4. Numpy

By default Python does not have a concept of Arrays. And there is no inbuilt support for multidimensional arrays.

Python Numpy is a library that handles multidimensional arrays with ease. It has a great collection of functions that makes it easy while working with arrays.

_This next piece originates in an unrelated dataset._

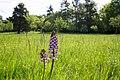 Orchis purpurea im NSG Essigberg.jpg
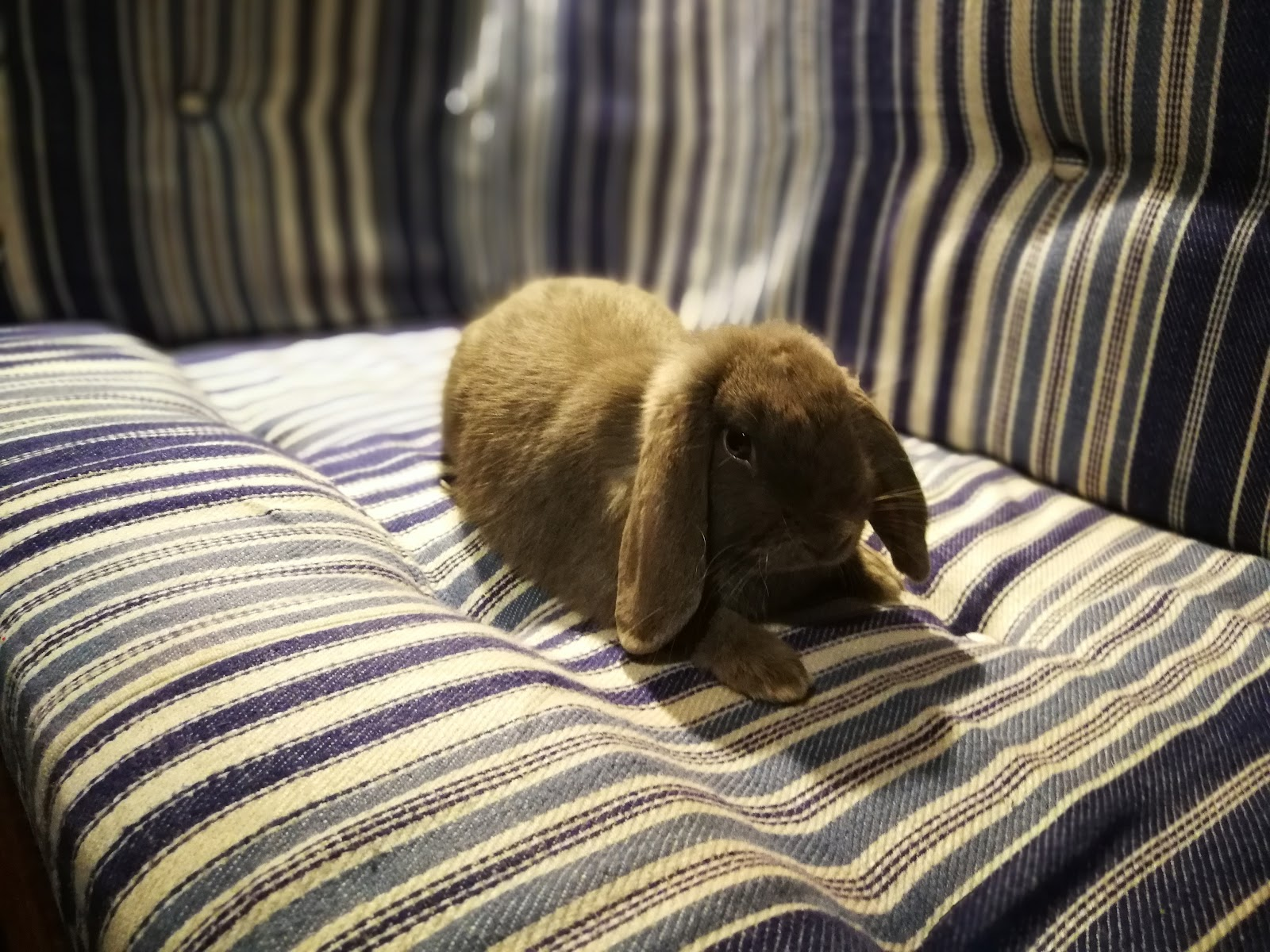rabbit on a boat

It provides a multidimensional array object, and an assortment of routines for fast operations on arrays, including mathematical, logical, shape manipulation, sorting, selecting, I/O, discrete Fourier transforms, basic linear algebra, basic statistical operations, random simulation and much more.

NumPy gives you an enormous range of fast and efficient ways of creating arrays and manipulating numerical data inside them. While a Python list can contain different data types within a single list, all of the elements in a NumPy array should be homogeneous. The mathematical operations that are meant to be performed on arrays would be extremely inefficient if the arrays weren’t homogeneous.

NumPy arrays are faster and more compact than Python lists. An array consumes less memory and is convenient to use. NumPy uses much less memory to store data and it provides a mechanism of specifying the data types.

The NumPy API is used extensively in Pandas, SciPy, Matplotlib, scikit-learn, scikit-image and most other data science and scientific Python packages.

4.1. Array

An array is a grid of values and it contains information about the raw data, how to locate an element, and how to interpret an element.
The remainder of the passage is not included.